##  Data Scientist Jr.: Dr.Eddy Giusepe Chirinos Isidro

In this part, we will cover:
* PySpark DataFrame
* Reading the DataSet
* Checking the DataTypes of the column (Schema)
* Selecting columns and Indexing
* Check describe option similar to Pandas
* Adding columns
* Dropping columns
* Renaming columns

In [1]:
from pyspark.sql import SparkSession

In [2]:
spark = SparkSession.builder.appName('Dataframe').getOrCreate()

22/03/01 16:49:57 WARN Utils: Your hostname, eddygiusepe resolves to a loopback address: 127.0.1.1; using 192.168.1.122 instead (on interface wlp0s20f3)
22/03/01 16:49:57 WARN Utils: Set SPARK_LOCAL_IP if you need to bind to another address
Using Spark's default log4j profile: org/apache/spark/log4j-defaults.properties
Setting default log level to "WARN".
To adjust logging level use sc.setLogLevel(newLevel).
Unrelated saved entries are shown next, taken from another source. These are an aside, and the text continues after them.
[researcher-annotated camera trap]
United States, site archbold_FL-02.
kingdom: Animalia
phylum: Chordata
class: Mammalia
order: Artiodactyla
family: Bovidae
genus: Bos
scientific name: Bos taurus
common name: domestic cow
For SparkR, use setLogLevel(newLevel).
22/03/01 16:49:58 WARN NativeCodeLoader: Unable to load native-hadoop library for your platform... using builtin-java classes where applicable


In [3]:
spark

#### <font color="orange">Reading my DataSet</font>

In [4]:
## Read the DataSet

spark.read.option("header", "true").csv("test1.csv").show()

+---------+---+----------+
|     Name|age|Experience|
+---------+---+----------+
|    Krish| 31|        10|
|Sudhanshu| 30|         8|
|    Sunny| 29|         4|
+---------+---+----------+



In [5]:
df_spark = spark.read.option("header", "true").csv("test1.csv")
df_spark.show()

+---------+---+----------+
|     Name|age|Experience|
+---------+---+----------+
|    Krish| 31|        10|
|Sudhanshu| 30|         8|
|    Sunny| 29|         4|
+---------+---+----------+



In [6]:
## Check the Schema
# Aqui perceberemos que por default é "STRING"
df_spark.printSchema()

root
 |-- Name: string (nullable = true)
 |-- age: string (nullable = true)
 |-- Experience: string (nullable = true)



In [7]:
# Podemos fazer o seguinte

df_spark = spark.read.option("header", "true").csv("test1.csv", inferSchema=True)
df_spark.show()

+---------+---+----------+
|     Name|age|Experience|
+---------+---+----------+
|    Krish| 31|        10|
|Sudhanshu| 30|         8|
|    Sunny| 29|         4|
+---------+---+----------+



In [8]:
# E novamente checking nosso Schema
# Observa que os números agora estão como "INTEGER
df_spark.printSchema()

root
 |-- Name: string (nullable = true)
 |-- age: integer (nullable = true)
 |-- Experience: integer (nullable = true)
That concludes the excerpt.